» About this exercise
A word-for-word copy of the line containing "order: Artiodactyla" and every following line to the end of the data below is all the answer should hold.
────────────────────
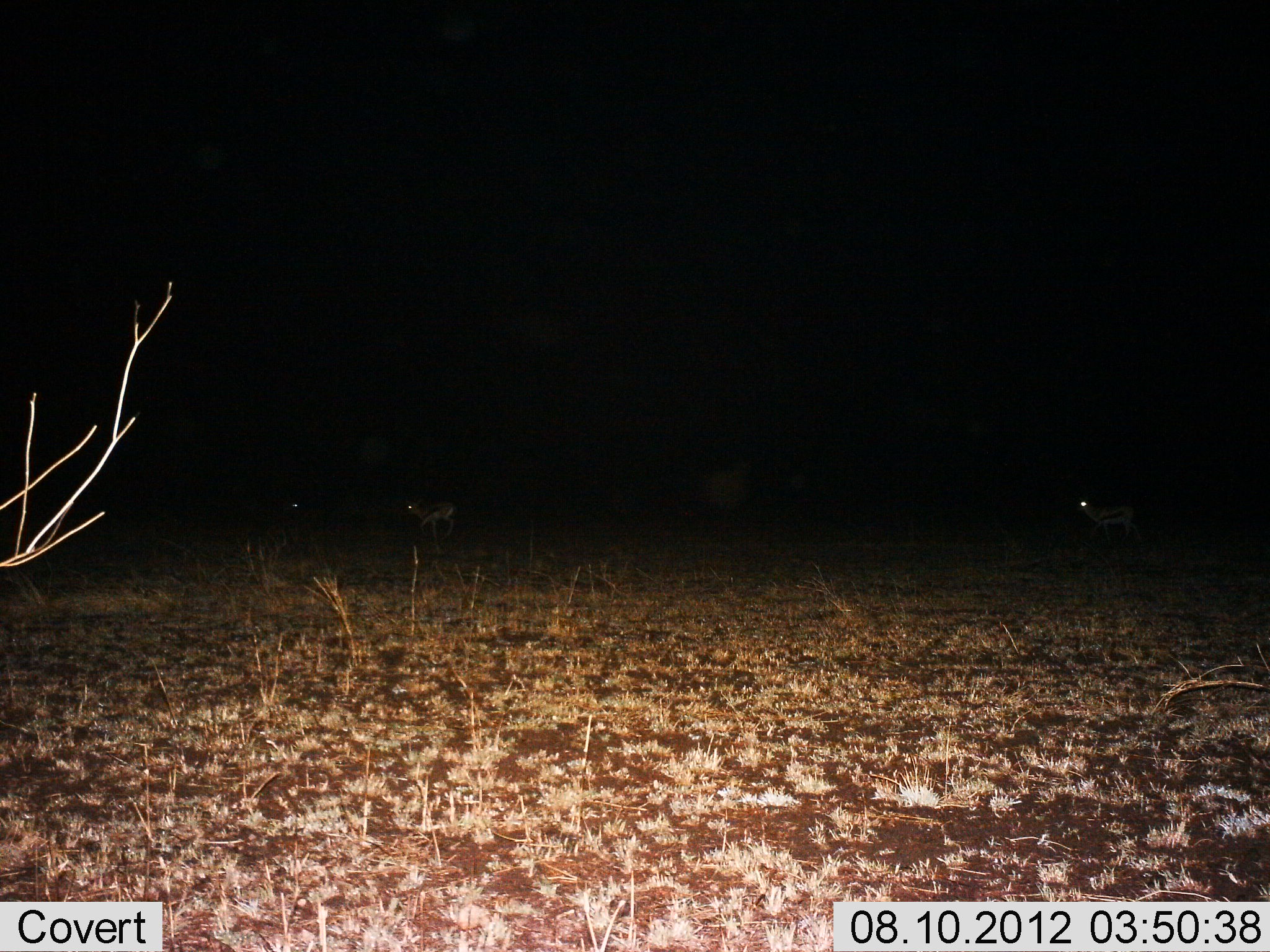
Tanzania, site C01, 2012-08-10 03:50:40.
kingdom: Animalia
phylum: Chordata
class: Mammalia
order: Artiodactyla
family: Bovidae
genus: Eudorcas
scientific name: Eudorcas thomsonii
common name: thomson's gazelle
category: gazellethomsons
────────────────────
» Written solution
order: Artiodactyla
family: Bovidae
genus: Eudorcas
scientific name: Eudorcas thomsonii
common name: thomson's gazelle
category: gazellethomsons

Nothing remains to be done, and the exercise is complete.